Music 2253 (3 credits)
GE: Visual and Performing Arts and Global Studies (VPA/GS)
Instructor: Graeme M. Boone
Prerequisites: Open to non-majors. No previous musical experience required.
Music 2253 is a listener's historical introduction to the world of jazz music. You will learn about its origins, development and diverse styles through lectures, reading, discussion, writing and — above all — close listening. As one of the key manifestations of American creative genius, jazz is worth learning about for its own sake; as an influence on all kinds of other music, jazz is an essential background to, and element of, our modern musical world. Studying the history of jazz means, first of all, studying the history of the African American presence in the United States, and its broader connections to African and African diasporic cultures. It also entails studying the complex interface between African and European American musical traditions, and the rich history of American popular music in which jazz has played such a central role, from 19th-century dance music and spirituals to ragtime, 'dixieland,' gospel, swing, R&B, rock 'n' roll, funk, fusion, hip hop, electronica and contemporary styles.

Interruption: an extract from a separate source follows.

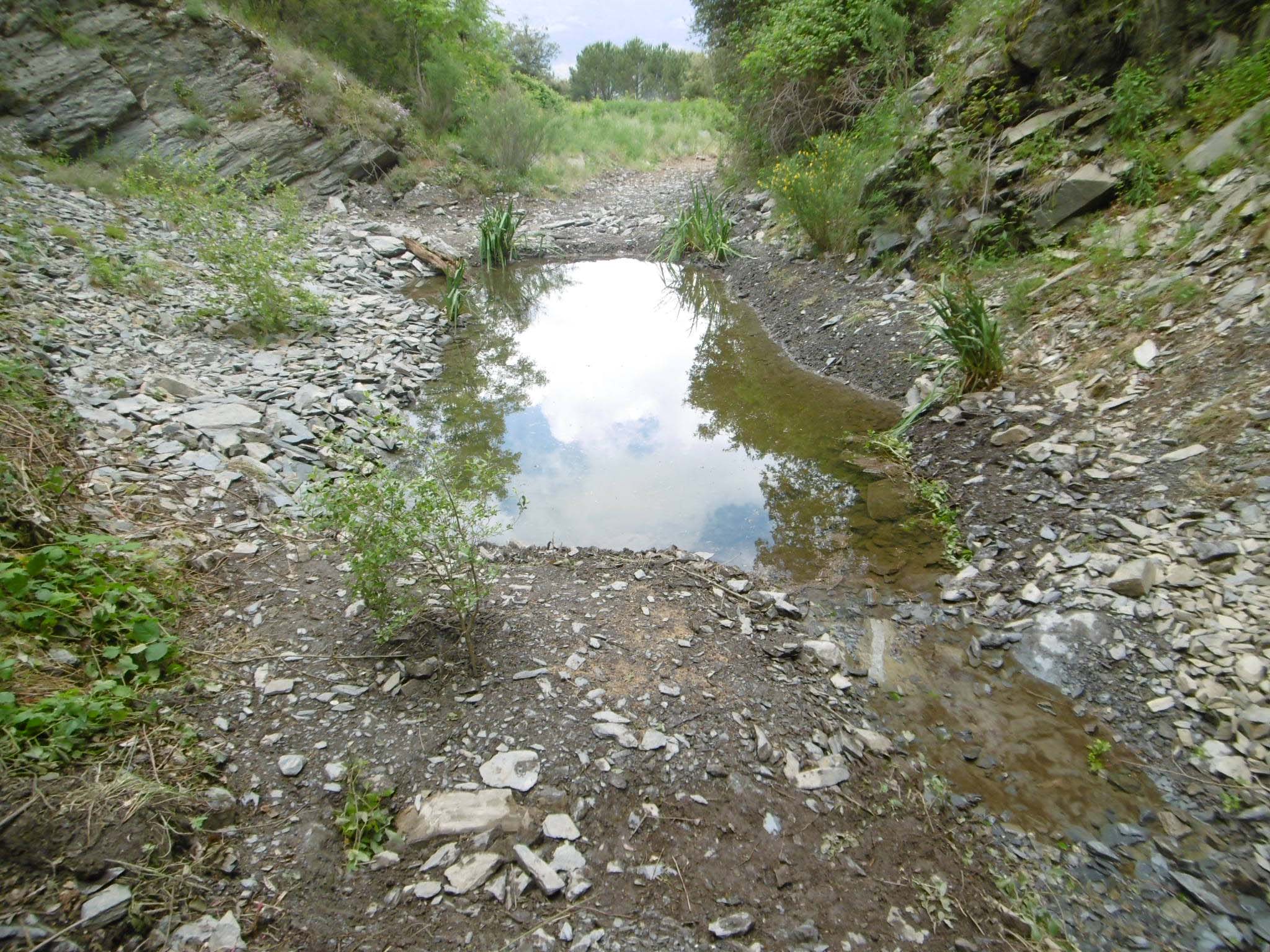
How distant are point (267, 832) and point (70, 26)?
1430 centimetres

Prerequisites — There are no prerequisites for taking this course; no prior knowledge of jazz, or of music, is needed; many students have received A grades without having any prior training in music. Given that some students will have a background in one or both of these, discussions in the class will range from introductory to advanced, depending on the topic and the interest.
Frequency — The course is normally offered during Spring semester in alternate years.